EŞİK gönüllüsü avukat Hülya Gülbahar da Erdoğan’ın kelamlarına reaksiyon göstererek “Kadınlar için meskende oturmak doğurmak ve kocalara hizmet etmek haricinde bayanlar bir hayat hakkı tanınmadığını çeşitli ülkelerdeki uygulamalardan biliyoruz. Ne yazık ki Türkiye’de hanımın asıl mesleği anneliktir denerek bayanların hem eğitim ve hem çalışma birebir vakitte eşitlik temeline dayalı aile anlayışına taarruzlar yapılıyor” dedi. Gülbahar, “Dini argümanlar kullanılarak bu topluma dikte edilen nüfus siyasetleri toplumsal yapıyı ve toplumdaki insan kalitesini düşüren ve topluma tehdit oluşturan noktadadır. Gençliğin ve geleceğin dini hurafelerle köreltildiği bir müddetçte Erdoğan’ın kelamları ayrıyeten tehlike içeriyor” dedi.

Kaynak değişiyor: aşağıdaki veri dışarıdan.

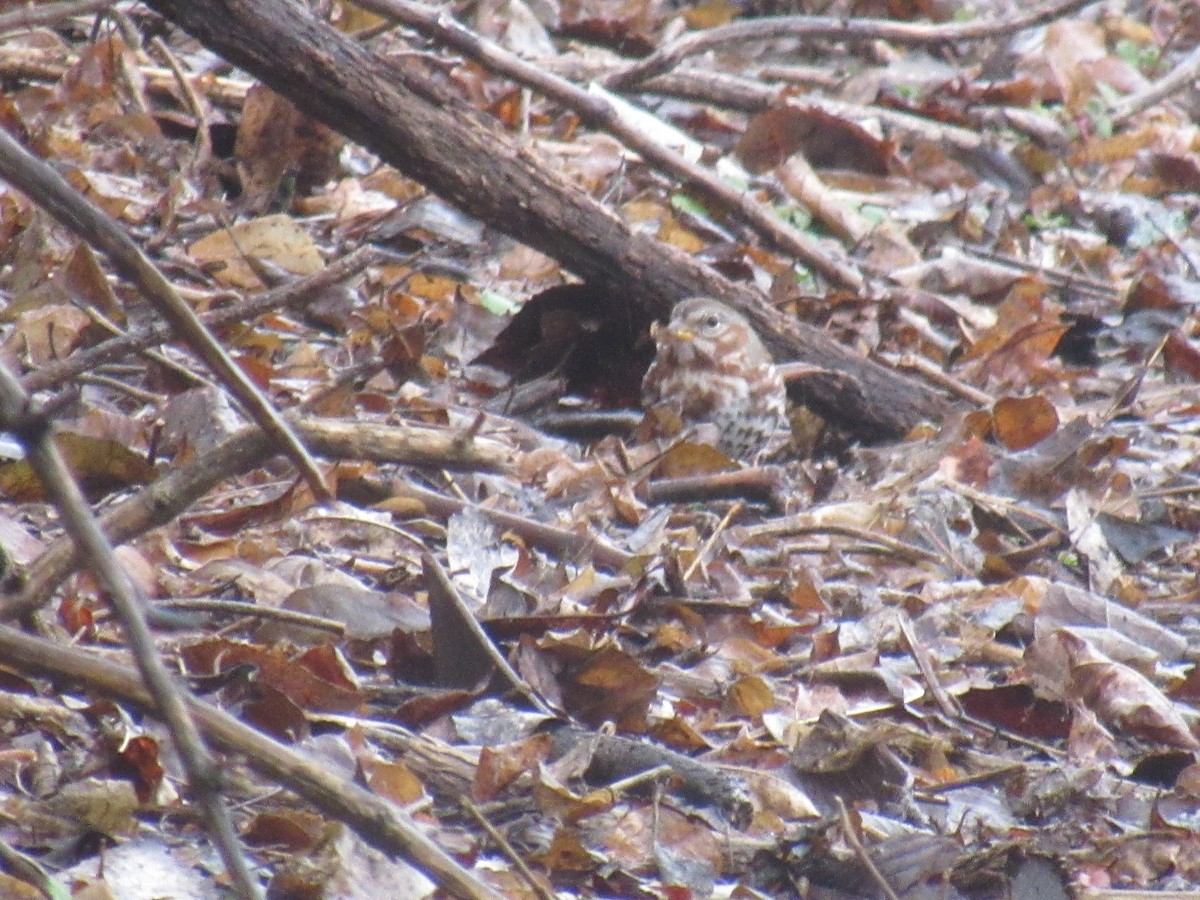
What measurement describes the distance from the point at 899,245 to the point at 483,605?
11.6 ft

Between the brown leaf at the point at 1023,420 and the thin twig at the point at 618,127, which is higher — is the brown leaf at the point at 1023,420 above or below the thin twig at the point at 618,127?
below

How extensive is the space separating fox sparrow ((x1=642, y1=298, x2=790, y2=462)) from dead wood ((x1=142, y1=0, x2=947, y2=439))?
0.33 feet

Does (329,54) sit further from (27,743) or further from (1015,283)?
(1015,283)

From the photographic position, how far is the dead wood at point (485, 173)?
381 centimetres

“EVE HAPSETMEK İSTİYORLAR”

Önce Çocuklar ve Bayanlar Derneği Lideri avukat Müjde Tozbey ise “Kadınların varlığının ispatı için çocuk doğurmaları ve anne olmaları kaide değildir. Anneliği kutsallaştırarak, bayanları meskenlere hapsetmek istiyorlar” dedi. Tozbey kelamlarını şöyle noktaladı: “Bu gericilik tertibi, bayanlardan korkuyor ve birer köle haline getirmek istiyor. Zira gericiler biliyor ki, bütün bu ataklara karşı en evvel bayanlar ayağa kalkıyor. Bu nizamın gerici zihniyetiyle çaba etmeye devam edeceğiz. Bayanlar, sizlerin damızlığınız değildir.”

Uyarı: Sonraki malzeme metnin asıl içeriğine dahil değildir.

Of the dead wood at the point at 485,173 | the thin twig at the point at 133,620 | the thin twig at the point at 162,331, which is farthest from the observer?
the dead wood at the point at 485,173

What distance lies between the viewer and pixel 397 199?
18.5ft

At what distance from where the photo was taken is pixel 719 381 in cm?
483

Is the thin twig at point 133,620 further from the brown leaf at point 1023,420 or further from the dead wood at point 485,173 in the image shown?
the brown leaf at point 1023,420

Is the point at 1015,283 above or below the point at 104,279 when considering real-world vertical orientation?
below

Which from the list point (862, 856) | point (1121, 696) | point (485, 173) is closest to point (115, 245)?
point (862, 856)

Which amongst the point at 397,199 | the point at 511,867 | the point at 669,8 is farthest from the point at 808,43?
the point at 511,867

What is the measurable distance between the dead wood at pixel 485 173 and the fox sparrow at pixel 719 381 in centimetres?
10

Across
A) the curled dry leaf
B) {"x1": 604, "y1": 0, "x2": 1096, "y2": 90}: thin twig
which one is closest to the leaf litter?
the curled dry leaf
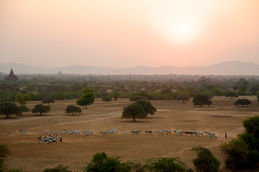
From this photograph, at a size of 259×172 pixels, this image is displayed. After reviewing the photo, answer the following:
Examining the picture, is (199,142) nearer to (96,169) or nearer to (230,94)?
(96,169)

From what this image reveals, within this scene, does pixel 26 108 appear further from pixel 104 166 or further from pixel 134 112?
pixel 104 166

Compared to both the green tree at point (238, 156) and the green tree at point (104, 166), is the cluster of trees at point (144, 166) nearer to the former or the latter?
the green tree at point (104, 166)

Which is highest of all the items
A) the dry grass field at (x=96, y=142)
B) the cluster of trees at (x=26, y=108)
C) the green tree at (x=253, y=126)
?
the green tree at (x=253, y=126)

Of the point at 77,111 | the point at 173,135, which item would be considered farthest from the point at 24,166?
the point at 77,111

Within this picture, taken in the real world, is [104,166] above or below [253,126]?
below

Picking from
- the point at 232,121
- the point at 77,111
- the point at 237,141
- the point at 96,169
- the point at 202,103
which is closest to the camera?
the point at 96,169

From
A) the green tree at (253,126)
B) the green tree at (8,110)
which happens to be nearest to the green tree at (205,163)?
the green tree at (253,126)

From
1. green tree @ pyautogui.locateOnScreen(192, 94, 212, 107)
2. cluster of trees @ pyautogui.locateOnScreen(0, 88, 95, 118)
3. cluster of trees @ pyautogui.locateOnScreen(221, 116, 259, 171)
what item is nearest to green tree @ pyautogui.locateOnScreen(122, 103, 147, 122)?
cluster of trees @ pyautogui.locateOnScreen(0, 88, 95, 118)

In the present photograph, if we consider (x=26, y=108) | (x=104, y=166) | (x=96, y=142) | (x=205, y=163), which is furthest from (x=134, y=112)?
(x=104, y=166)

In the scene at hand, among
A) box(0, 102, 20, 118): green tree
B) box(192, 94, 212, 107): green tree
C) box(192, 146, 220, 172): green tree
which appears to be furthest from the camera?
box(192, 94, 212, 107): green tree

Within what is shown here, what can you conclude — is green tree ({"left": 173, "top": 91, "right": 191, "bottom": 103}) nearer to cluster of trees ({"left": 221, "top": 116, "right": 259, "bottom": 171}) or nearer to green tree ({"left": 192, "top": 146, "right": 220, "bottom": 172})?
cluster of trees ({"left": 221, "top": 116, "right": 259, "bottom": 171})

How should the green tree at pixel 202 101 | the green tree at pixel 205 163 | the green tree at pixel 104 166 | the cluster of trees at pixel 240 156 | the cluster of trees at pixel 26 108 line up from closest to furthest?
the green tree at pixel 104 166, the green tree at pixel 205 163, the cluster of trees at pixel 240 156, the cluster of trees at pixel 26 108, the green tree at pixel 202 101
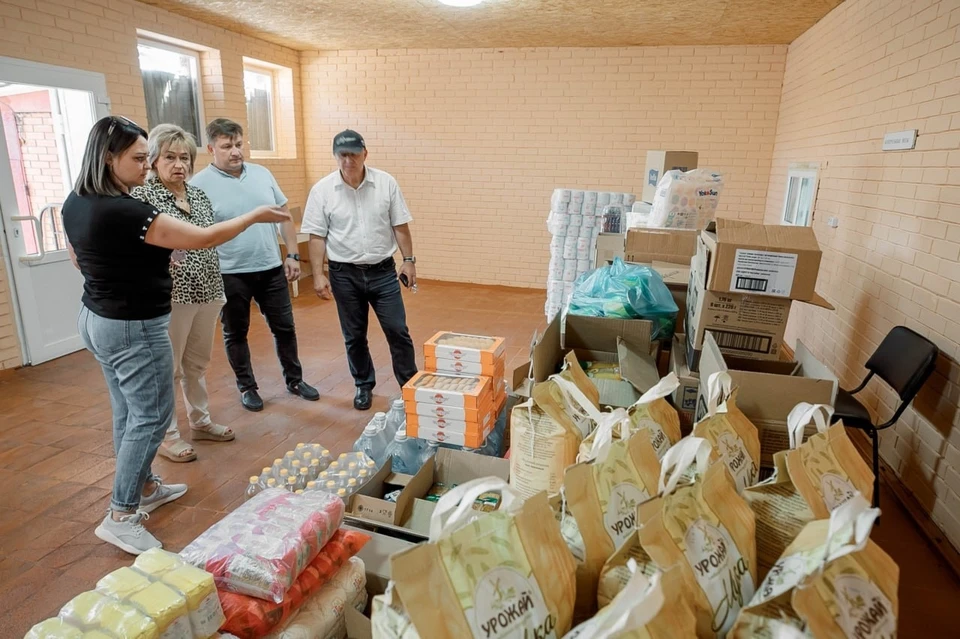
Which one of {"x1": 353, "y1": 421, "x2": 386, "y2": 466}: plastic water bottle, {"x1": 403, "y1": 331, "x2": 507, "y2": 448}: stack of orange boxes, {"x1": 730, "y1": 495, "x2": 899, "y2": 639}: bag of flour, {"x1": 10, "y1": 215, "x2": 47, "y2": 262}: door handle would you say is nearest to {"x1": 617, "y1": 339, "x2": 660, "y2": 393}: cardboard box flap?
{"x1": 403, "y1": 331, "x2": 507, "y2": 448}: stack of orange boxes

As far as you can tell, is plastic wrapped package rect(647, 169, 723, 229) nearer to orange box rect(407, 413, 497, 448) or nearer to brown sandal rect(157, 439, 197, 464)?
orange box rect(407, 413, 497, 448)

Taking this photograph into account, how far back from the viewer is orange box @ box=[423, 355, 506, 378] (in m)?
2.33

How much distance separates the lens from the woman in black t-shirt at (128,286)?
72.5 inches

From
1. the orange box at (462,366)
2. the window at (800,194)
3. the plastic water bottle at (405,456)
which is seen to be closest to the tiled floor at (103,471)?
the plastic water bottle at (405,456)

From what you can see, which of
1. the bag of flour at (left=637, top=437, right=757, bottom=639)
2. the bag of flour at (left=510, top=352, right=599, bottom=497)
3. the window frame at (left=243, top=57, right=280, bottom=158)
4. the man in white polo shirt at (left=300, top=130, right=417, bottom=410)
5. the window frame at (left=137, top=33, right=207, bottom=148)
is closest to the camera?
the bag of flour at (left=637, top=437, right=757, bottom=639)

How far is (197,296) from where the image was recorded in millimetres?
2707

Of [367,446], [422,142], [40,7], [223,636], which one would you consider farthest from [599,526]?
[422,142]

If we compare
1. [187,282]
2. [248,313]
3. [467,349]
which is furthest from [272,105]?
[467,349]

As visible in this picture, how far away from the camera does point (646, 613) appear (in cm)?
66

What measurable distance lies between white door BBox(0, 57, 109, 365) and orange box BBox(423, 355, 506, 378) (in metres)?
3.55

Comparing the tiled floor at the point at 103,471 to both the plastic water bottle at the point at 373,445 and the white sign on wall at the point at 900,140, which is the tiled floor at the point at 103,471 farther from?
the white sign on wall at the point at 900,140

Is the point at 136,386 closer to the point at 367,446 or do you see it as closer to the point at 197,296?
the point at 197,296

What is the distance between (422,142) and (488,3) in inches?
99.4

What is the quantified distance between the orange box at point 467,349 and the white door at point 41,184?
139 inches
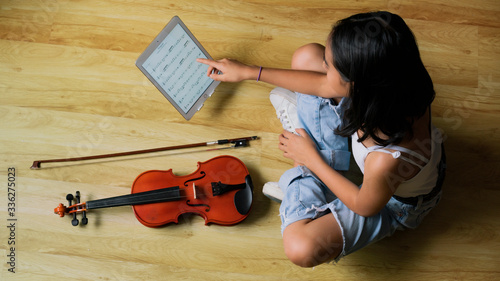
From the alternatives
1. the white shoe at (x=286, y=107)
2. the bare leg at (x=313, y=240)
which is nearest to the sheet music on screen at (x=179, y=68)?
the white shoe at (x=286, y=107)

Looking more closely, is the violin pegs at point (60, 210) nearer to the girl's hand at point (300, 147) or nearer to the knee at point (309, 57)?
the girl's hand at point (300, 147)

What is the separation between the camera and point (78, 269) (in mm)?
1337

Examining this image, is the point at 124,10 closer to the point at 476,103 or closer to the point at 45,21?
the point at 45,21

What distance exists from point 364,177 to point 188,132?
641mm

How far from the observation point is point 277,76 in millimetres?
1306

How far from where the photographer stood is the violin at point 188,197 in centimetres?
128

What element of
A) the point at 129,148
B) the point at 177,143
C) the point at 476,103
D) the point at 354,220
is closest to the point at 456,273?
the point at 354,220

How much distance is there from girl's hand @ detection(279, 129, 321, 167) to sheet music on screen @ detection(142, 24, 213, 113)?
331 millimetres

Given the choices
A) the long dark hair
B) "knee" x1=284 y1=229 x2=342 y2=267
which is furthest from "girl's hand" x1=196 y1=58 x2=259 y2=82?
"knee" x1=284 y1=229 x2=342 y2=267

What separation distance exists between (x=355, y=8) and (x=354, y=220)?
0.85 m

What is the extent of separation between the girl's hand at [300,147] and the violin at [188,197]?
0.51ft

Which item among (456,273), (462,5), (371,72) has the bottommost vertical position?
(456,273)

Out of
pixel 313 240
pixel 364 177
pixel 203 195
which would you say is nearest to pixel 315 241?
pixel 313 240

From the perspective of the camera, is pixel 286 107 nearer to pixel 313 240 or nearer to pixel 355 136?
pixel 355 136
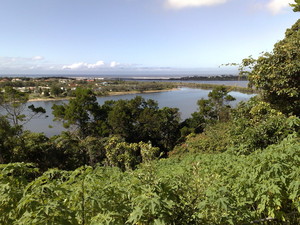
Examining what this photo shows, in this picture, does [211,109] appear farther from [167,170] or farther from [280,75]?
[167,170]

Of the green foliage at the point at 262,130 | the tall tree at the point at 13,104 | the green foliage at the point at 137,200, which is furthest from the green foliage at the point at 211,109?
the green foliage at the point at 137,200

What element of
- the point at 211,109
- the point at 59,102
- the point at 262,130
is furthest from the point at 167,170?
the point at 59,102

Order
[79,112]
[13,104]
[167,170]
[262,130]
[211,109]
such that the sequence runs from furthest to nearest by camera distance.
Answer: [211,109] → [79,112] → [13,104] → [167,170] → [262,130]

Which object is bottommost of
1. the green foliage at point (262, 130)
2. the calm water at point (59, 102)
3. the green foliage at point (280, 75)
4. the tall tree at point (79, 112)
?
the calm water at point (59, 102)

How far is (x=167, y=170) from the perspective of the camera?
5.25 metres

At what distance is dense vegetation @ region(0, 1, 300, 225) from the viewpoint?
1.45m

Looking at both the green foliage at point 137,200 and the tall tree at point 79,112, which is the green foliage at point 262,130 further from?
the tall tree at point 79,112

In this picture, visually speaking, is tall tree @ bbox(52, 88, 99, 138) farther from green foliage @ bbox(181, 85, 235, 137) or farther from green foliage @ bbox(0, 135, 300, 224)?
green foliage @ bbox(0, 135, 300, 224)

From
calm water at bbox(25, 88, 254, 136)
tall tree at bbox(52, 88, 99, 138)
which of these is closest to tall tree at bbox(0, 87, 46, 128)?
calm water at bbox(25, 88, 254, 136)

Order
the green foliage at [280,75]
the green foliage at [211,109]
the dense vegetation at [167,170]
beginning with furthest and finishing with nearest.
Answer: the green foliage at [211,109] → the green foliage at [280,75] → the dense vegetation at [167,170]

“ÇAĞDIŞI SÖYLEMİ KABUL ETMİYORUZ”

Erdoğan’ın kelamlarının akabinde 29 Ekim Bayanları Derneği Genel Merkezi’nden bir açıklama yapıldı. Açıklamada, “bu biçimdece İstanbul Sözleşmesi’nden çekilirken münasebet gösterdiği ‘aileyi güçlendirmek’ savından ne anladığı ortaya çıkıyor: bayanı bir kuluçka gereci olarak meskene hapsederek toplumsal hayatın dışına atmak. Mesken hapsine mahkum etmek. Bireylerin özel hayatlarına da müdahale niteliği taşıyan bu zihniyet, bayanların hak çabası ile fazlacatan aşılmıştır. Geri olanın, çağ ve insanlık dışı olanın kabulü imkânsızdır” denildi.

KADINSAN İŞİN ÇOK ZOR

Türkiye İstatistik Kurumu’nun (TÜİK) datalarına göre 2014 yılında istihdam edilen bayan yüzde 26.7 iken 2021 yılında bu oran yüzde 28. 2020 yılında ise pandemi devrinden dolayı bayan istihdamında düşüş olduğu görülüyor. 2019 yılında yüzde 28.7 olan bayan istihdamı 2020 yılında 26.3’e düşüyor. Lakin DİSK/ Genel İş’in Bayan Emeği Raporu’na göre Türkiye’de bayanların istihdama iştirak seviyesi, adamların istihdama iştirak seviyesinin yarısından da az olduğu belirtiliyor. OECD ülkeleri ortalamasında istihdamda cinsiyet açığının yüzde 14.5, Avrupa Birliği AB ülkeleri ortalamasında yüzde 10 iken, Türkiye’de yüzde 39.1 olduğu açıklandı.